Article:
□ □ □
Entanglement: “If the spin of one particle changes, the spin of its entangled pair also ‘instantly’ changes.” This isn’t the right way to think about it. Reality is already stored non-locally, and the particles’ spins are correlated: whatever the spin of one, the spin of the other is the opposite. If the spin of one particle is then *measured*, the spin of the other is consequently *determined.* That is not about changes, it is about reality about the spins becoming more definite (by correlating at least one spin with a measuring device.) And this does not involve faster-than-light travel of any object, nor is it possible to send information faster than c using this fact, as someone measuring the second spin cannot recognize that it has been determined without talking to the person who measured the first spin, which takes time.
Gravity: Dark matter (assuming it exists) is a substance that, like all other substances, is acted on and causes gravity; it may also be subjected to other forces of its own. Gravity is just gravity; it affects everything in the universe. These sets of ideas are not in the same class, and can’t be put into the same class as their properties are very different.
Dark Matter: “a lack of knowing how to examine ‘dark matter’ is a barrier to experiments that would enable us to understand it?” Yes, it is a barrier. Experiments that search for dark matter directly or indirectly always have to make assumptions about how it might interact with ordinary matter. If dark matter only interacts with ordinary matter via gravity, then only measurements such as gravitational lensing will be able to tell us about it, and that will be a long, slow road.
□ □ □
Collected data entries:

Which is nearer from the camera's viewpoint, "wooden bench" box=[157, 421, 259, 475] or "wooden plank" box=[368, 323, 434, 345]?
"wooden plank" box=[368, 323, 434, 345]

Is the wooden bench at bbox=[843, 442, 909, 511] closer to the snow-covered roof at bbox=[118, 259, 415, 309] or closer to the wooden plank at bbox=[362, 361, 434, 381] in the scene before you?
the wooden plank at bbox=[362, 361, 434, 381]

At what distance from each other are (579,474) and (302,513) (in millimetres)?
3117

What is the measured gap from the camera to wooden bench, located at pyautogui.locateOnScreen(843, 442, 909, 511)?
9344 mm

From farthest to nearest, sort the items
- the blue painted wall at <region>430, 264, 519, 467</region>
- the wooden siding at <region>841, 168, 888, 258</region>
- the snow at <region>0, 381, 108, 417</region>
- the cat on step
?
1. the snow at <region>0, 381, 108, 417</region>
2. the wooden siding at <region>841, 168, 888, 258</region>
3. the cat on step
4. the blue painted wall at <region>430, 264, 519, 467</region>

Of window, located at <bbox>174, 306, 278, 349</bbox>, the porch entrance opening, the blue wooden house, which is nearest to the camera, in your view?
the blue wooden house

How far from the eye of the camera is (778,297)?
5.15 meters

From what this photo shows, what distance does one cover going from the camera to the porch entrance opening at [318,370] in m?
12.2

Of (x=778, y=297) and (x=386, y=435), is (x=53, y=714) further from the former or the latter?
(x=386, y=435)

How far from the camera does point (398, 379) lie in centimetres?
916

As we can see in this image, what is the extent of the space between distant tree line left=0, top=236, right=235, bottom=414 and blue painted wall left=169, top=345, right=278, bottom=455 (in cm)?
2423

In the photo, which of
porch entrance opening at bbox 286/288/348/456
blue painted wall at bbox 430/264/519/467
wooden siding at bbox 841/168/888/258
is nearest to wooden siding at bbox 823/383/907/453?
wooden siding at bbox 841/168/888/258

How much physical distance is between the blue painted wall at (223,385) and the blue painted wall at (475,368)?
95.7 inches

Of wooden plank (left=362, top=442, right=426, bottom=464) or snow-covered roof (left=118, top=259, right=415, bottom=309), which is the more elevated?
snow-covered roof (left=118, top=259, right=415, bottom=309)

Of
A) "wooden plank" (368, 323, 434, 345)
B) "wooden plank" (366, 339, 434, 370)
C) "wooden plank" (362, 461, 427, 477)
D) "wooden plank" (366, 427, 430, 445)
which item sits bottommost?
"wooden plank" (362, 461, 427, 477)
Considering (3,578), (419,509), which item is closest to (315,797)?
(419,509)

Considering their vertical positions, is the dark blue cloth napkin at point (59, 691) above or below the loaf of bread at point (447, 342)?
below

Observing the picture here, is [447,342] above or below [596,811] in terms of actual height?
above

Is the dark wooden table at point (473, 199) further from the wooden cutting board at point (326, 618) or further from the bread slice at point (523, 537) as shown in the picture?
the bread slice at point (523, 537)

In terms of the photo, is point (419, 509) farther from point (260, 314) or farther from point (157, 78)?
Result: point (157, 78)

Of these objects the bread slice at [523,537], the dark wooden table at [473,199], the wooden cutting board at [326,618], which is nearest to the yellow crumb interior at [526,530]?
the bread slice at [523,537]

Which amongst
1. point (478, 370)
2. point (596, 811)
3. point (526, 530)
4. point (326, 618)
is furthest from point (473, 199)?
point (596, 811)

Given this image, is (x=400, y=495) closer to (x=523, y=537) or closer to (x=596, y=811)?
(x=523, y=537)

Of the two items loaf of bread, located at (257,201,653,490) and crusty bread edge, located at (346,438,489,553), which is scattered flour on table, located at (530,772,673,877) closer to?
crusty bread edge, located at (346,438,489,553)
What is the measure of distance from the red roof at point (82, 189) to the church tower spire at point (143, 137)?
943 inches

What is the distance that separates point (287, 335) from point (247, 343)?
□ □ □
Exercise requirements:
(a) Answer these questions from the physics passage:
(i) When the spin of one entangled particle is measured, what happens to the spin of the other?
(ii) What does gravity affect?
(iii) If dark matter interacts with ordinary matter only through gravity, what kind of measurement can tell us about it?
(b) Turn the paragraph of the physics passage that begins "Entanglement:" into a short list that keeps its main facts.
(c) Please pick up the physics passage after its final sentence and continue it.
The items are not needed here.

Answers to the tasks:
(a)
(i) It is determined, and it is the opposite of the first spin.
(ii) Everything in the universe.
(iii) Measurements such as gravitational lensing.

(b)
- It is wrong to think that changing one particle's spin instantly changes the spin of its entangled pair.
- Reality is already stored non-locally. The two spins are correlated, so each is the opposite of the other.
- Measuring one spin determines the other. This is not a change. Reality about the spins becomes more definite by correlating at least one spin with a measuring device.
- No object travels faster than light, and no information can be sent faster than c. The person measuring the second spin cannot tell it has been determined without talking to the person who measured the first, and that takes time.

(c)
Recently, I came across a beautiful video explaining the fundamentals of electromagnetic radiation, what is light? [3Blue1Brown on YouTube]
Fine, EMR is the wave created by a charged particle. But, what is a charge? I mean the fundamentals of a charge, one step below the creation of the electric field that propagates the waves.
What is the physical explanation of a charged particle. What is going on in the electron cloud that creates this property of charge.
Can I assume it’s the fluctuations of a magnetic field with the electron and if so how is the magnetic field created with the boundaries of the electron?
A question about artificial gravity: while it is possible to travel to a different galaxy in a (subjective) human lifetime, it would still take years to accelerate to relativistic speeds with an acceleration that we can withstand.
Is it concievable or compatible with what we know about the universe that it would be possible for a spaceship to accelerate mich faster than that, while the travellers won’t experience strong acceleration?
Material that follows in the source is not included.